Esordisco così perché nei circoli tradizionalisti sono ben conosciuto per essere un sedevacantista. Ma, molto tempo prima che lo diventassi, i cambiamenti nella Messa mi avevano comunque lasciato a disagio – e sono questi cambiamenti, e non il sedevacantismo, l’argomento di questo libro.
Da quel primo fatale giorno di novembre in poi, ogni cosa nella liturgia e nella Chiesa iniziò a cadere a pezzi (così appariva ai miei giovani occhi). L’anno successivo, nel settembre del 1965, entrai nel seminario minore e, durante i dodici anni che seguirono fino alla mia ordinazione sacerdotale, osservai da vicino e dall’interno la distruzione della Messa e gli attacchi contro la fede cattolica che seguirono la scia del Vaticano II.

◇ ◇ ◇ ◇ ◇

_DA FARE_
Rispondi a queste domande basandoti sul testo:
1. Per che cosa chi scrive è ben conosciuto nei circoli tradizionalisti?
2. Qual è l'argomento del libro?
3. In quale mese e anno chi scrive entrò nel seminario minore?

_MATERIALE FORNITO_

◇ ◇ ◇ ◇ ◇

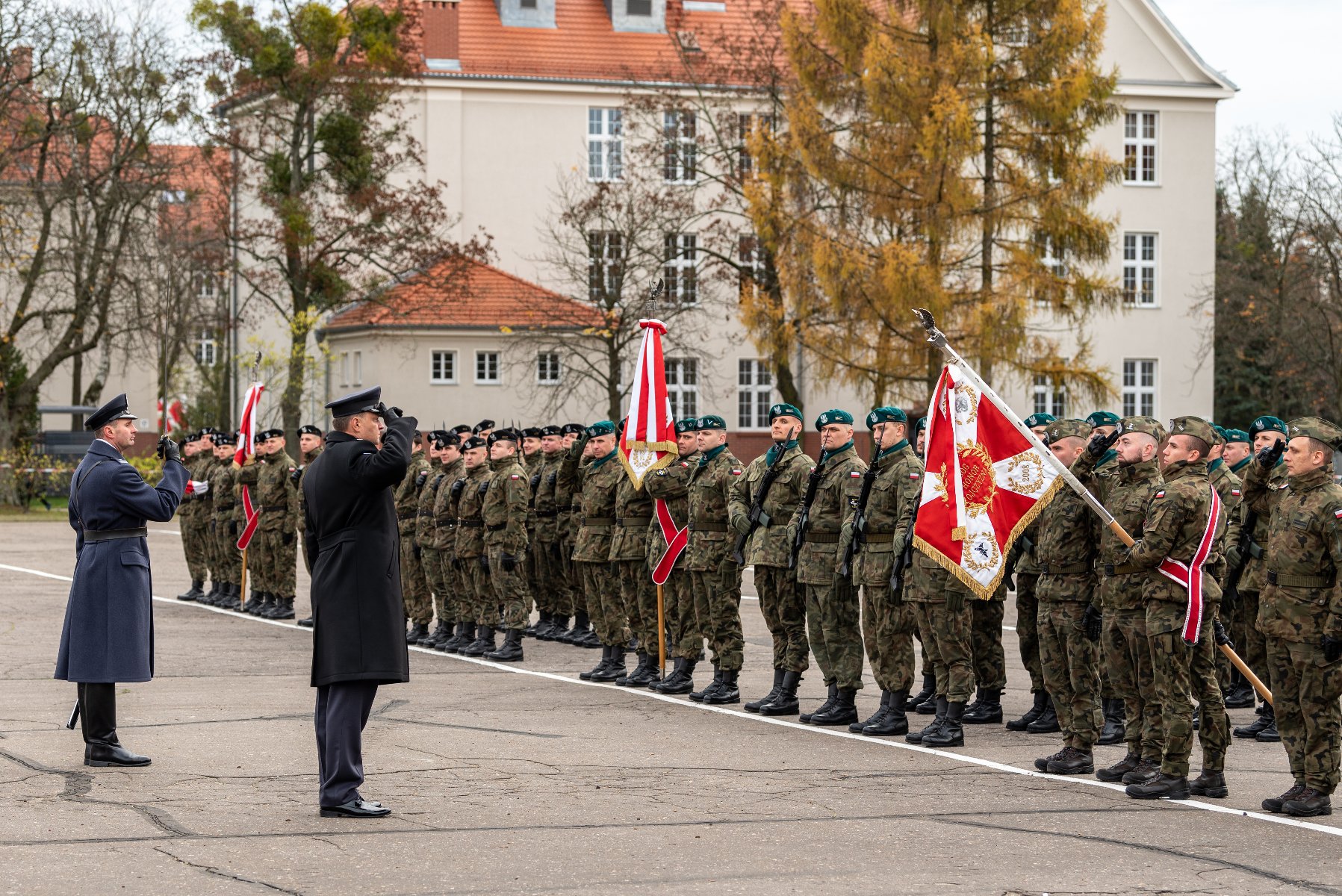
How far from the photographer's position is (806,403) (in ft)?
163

◇ ◇ ◇ ◇ ◇

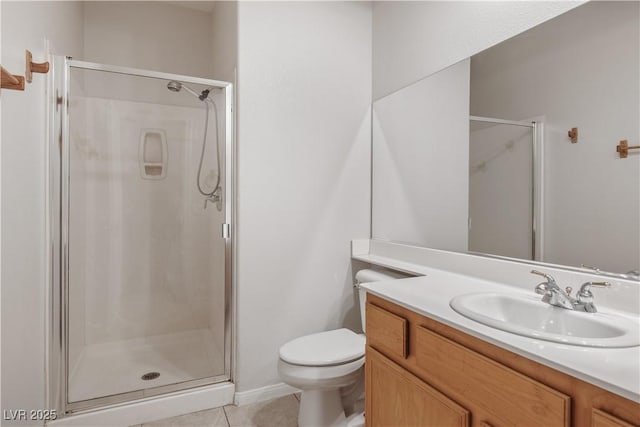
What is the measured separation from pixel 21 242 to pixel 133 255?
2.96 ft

◇ ◇ ◇ ◇ ◇

_LA RISPOSTA_
1. Per essere un sedevacantista.
2. I cambiamenti nella Messa.
3. Nel settembre del 1965.